# Oyster 39, Should I buy it?



## Tanny (Oct 25, 2009)

Hello,
Does anyone know anything about the Oyster 39' ketch?
I'm looking at a 1979 boat that seems in reasonable shape, but I'm drawing blanks trying to find out anything about these boats on the net.
Any help would be terrific!
Tanny


----------



## Sabreman (Sep 23, 2006)

I have no personal experience with Oyster, but for what it's worth, everyone that I've seen has been a gem. They are profiled in The World's Best Sailboats, Volume 2 by Ferenc Mate. I have the book and the profile will make you drool. They are extremely high quality boats with great attention paid to detail. Sorry that I can not provide specifics.

Amazon.com: The World's Best Sailboats, Volume 2 (9780920256442): Ferenc Máté, Ferenc Mate: Books


----------



## eherlihy (Jan 2, 2007)

> *Oyster 39, Should I buy it?*


 Yes.

Next question...


----------



## eherlihy (Jan 2, 2007)

...and if your query is with regard to the 1979 model on eBay, it looks like a beautiful boat. Oyster Ketch, 39' Blue Water Cruiser : eBay Motors (item 140374187156 end time Jan-23-10 15:32:37 PST)The current price of $28,100 is ridiculously low. That boat, however, is in St. Martin.

● WORK TO BE COMPLETED
Decide whether each statement below agrees with the Oyster 39 thread. Answer yes or no for each and quote the deciding words from the thread.
1. Tanny is looking at a boat from 1979.
2. Sabreman has personal experience with Oyster boats.
3. The boat on eBay is in St. Martin.

● AVAILABLE DATA
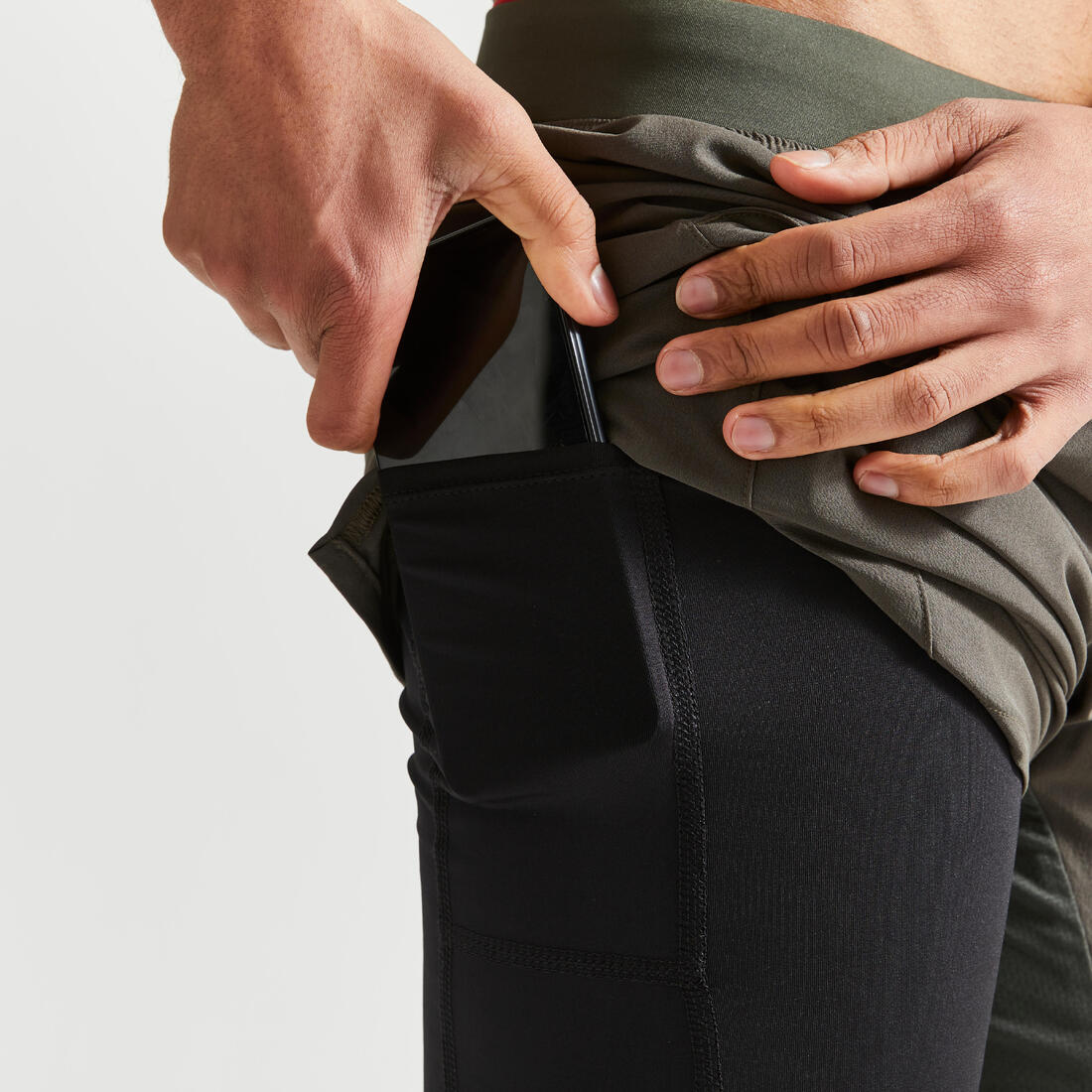 Men's Fitness Zip Pocket Breathable 2-in-1 Shorts - Image 22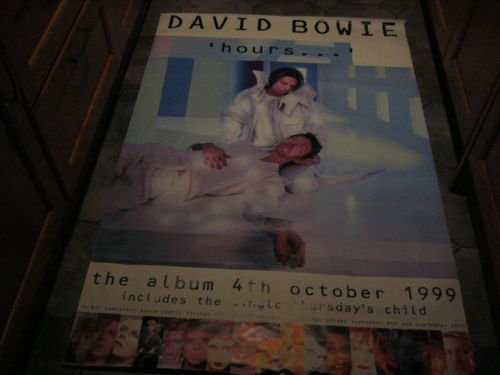 Preview of the first image of David Bowie Original Prom Poster for The Hours Album 1999.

● SOLUTION
1. Yes: "I'm looking at a 1979 boat that seems in reasonable shape"
2. No: "I have no personal experience with Oyster"
3. Yes: "That boat, however, is in St. Martin."